Transcribe the lines of the records starting with the one that has "Which one is positioned" in it and ending with the last, and transcribe nothing else.

### Data shown
START

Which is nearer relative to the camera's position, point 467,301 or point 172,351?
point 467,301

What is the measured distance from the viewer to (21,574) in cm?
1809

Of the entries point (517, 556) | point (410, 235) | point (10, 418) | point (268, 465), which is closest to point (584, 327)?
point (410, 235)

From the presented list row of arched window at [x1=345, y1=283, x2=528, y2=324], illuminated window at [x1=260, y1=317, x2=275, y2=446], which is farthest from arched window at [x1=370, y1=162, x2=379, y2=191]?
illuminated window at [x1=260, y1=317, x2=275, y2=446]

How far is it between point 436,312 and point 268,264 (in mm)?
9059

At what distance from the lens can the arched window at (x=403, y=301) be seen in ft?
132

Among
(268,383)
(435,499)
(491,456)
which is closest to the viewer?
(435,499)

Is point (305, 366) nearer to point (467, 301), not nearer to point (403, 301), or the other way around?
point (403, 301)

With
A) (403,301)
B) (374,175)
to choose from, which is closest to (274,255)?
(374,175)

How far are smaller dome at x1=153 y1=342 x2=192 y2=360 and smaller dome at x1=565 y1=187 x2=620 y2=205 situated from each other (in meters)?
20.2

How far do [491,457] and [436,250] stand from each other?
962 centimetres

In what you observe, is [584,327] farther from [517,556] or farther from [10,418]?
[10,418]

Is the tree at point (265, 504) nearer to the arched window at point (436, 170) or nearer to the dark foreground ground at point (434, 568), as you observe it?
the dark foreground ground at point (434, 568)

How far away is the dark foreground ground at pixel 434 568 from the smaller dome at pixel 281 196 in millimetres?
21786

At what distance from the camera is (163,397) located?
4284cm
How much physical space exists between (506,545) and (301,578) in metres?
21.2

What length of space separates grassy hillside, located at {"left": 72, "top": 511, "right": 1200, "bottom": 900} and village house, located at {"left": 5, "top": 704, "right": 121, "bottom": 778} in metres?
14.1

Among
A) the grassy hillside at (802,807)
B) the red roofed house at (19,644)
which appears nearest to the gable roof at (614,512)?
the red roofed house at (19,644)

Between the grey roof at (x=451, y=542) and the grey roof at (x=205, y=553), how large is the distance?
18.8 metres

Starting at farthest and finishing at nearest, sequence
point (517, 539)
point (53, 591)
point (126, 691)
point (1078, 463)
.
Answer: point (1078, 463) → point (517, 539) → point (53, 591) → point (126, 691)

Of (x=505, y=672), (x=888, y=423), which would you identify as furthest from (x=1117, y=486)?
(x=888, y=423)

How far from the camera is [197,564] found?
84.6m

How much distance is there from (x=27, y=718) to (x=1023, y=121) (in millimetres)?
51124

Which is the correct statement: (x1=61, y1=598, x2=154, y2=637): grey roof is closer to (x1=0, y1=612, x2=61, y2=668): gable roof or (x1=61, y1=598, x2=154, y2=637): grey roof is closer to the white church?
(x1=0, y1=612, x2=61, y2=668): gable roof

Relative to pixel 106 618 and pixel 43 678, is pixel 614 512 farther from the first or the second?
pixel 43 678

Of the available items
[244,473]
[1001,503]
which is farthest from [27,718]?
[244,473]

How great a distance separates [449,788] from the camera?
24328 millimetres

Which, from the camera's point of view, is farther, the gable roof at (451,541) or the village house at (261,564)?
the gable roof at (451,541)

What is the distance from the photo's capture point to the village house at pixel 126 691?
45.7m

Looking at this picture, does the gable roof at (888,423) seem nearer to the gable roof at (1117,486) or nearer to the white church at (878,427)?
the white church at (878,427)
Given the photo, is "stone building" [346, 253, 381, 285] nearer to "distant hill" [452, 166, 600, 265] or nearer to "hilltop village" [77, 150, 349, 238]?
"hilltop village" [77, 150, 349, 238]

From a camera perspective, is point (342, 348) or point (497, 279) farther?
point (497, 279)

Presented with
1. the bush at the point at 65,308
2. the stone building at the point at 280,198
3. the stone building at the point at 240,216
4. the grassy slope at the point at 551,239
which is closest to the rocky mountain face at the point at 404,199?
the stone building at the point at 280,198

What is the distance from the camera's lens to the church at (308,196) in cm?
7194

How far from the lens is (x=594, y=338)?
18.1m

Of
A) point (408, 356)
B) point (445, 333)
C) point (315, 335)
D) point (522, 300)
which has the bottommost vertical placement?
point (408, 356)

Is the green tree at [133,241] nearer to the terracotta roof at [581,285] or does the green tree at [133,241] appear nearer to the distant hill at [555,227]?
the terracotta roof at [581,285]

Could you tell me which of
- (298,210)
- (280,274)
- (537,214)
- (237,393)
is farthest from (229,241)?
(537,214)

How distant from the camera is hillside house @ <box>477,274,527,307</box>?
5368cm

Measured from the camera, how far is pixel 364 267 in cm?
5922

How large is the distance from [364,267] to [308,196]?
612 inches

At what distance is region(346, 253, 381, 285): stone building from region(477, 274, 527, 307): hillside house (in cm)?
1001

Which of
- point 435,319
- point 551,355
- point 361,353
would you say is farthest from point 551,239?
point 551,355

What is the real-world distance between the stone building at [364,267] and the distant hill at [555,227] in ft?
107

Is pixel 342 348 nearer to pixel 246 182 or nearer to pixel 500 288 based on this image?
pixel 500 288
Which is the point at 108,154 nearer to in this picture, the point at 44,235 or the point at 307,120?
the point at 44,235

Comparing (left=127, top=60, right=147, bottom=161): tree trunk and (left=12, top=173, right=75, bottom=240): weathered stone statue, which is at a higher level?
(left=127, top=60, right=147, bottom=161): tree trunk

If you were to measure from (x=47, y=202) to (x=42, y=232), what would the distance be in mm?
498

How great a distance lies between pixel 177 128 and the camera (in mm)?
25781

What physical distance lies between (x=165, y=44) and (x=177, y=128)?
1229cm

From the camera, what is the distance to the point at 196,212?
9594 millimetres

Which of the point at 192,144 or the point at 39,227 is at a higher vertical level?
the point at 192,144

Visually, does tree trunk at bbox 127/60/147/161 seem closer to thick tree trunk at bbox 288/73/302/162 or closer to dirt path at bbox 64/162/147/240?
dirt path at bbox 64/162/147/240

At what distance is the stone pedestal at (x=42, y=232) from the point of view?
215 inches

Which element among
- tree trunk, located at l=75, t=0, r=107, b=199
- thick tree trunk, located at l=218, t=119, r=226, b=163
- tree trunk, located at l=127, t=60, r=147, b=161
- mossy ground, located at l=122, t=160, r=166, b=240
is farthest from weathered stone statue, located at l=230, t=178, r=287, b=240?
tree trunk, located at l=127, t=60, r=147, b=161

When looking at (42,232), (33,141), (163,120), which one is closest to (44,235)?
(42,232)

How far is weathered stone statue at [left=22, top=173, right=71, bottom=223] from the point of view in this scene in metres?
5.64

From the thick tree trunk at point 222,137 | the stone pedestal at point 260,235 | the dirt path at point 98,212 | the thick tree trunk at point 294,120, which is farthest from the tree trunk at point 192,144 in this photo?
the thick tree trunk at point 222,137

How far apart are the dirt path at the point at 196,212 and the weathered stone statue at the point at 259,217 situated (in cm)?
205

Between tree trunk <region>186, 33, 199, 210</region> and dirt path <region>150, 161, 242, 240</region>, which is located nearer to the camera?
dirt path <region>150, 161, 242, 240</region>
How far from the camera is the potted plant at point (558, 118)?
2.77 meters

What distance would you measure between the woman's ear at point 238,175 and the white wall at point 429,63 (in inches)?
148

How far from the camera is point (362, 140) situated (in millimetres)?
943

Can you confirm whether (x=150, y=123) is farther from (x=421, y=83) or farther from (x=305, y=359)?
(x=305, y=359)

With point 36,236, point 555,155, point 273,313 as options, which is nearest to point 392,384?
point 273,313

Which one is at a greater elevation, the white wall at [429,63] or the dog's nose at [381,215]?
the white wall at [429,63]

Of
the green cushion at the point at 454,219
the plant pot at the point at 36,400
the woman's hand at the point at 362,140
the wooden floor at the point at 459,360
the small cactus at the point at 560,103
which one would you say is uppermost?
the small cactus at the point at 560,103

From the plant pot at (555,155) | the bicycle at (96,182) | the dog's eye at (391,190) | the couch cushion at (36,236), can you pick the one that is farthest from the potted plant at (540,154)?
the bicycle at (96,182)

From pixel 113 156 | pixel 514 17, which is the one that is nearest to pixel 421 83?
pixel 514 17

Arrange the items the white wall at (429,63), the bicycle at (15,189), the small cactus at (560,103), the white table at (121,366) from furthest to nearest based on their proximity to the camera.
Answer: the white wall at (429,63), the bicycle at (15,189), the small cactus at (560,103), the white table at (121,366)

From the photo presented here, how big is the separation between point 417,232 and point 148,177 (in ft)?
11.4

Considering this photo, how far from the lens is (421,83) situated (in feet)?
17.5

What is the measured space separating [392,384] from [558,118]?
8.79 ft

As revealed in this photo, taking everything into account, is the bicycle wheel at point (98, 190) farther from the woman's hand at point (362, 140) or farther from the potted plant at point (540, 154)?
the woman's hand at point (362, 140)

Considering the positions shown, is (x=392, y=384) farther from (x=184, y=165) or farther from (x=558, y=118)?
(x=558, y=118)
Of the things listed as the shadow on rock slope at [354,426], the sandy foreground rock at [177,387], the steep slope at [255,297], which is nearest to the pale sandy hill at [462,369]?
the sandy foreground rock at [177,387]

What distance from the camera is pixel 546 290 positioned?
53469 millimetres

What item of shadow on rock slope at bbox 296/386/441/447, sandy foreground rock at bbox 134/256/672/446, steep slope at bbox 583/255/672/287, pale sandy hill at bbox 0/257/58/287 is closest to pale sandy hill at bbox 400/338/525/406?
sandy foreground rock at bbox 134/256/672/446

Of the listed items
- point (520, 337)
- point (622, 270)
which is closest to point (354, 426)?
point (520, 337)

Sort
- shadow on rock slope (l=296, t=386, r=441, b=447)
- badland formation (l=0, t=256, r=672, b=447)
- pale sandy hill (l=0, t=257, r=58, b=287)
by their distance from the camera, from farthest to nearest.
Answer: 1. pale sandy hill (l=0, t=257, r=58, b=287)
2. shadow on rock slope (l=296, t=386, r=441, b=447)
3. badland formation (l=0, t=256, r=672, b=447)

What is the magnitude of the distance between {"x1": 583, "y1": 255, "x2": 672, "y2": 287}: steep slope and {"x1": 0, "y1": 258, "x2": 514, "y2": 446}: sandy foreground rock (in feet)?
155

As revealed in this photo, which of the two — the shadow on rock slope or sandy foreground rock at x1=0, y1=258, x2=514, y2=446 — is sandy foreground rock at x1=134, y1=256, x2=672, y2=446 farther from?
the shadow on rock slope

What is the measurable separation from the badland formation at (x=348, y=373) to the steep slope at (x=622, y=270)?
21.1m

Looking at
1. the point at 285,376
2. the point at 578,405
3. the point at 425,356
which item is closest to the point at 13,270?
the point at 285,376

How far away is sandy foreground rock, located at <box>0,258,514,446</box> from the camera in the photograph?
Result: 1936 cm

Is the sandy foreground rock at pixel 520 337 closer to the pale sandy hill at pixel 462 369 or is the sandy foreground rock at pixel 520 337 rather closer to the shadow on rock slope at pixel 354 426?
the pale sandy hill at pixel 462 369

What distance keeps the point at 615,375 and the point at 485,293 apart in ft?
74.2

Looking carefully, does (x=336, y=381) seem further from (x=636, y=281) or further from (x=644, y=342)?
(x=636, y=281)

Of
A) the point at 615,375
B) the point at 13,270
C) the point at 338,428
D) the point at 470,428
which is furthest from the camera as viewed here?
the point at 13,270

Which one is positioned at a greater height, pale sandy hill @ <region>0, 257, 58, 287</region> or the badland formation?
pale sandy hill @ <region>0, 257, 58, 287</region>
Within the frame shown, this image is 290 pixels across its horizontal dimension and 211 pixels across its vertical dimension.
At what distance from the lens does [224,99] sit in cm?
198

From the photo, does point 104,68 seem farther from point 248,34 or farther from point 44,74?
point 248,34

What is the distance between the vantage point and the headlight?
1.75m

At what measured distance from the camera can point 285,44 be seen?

END

### Reply
Which one is positioned at a greater height, pale sandy hill @ <region>0, 257, 58, 287</region> or the badland formation?
pale sandy hill @ <region>0, 257, 58, 287</region>
Within the frame shown, this image is 290 pixels across its horizontal dimension and 211 pixels across its vertical dimension.
At what distance from the lens does [224,99] sit in cm?
198

From the photo, does point 104,68 seem farther from point 248,34 or farther from point 44,74?
point 248,34

What is the distance between the vantage point and the headlight?
1.75m

At what measured distance from the camera can point 285,44 be seen?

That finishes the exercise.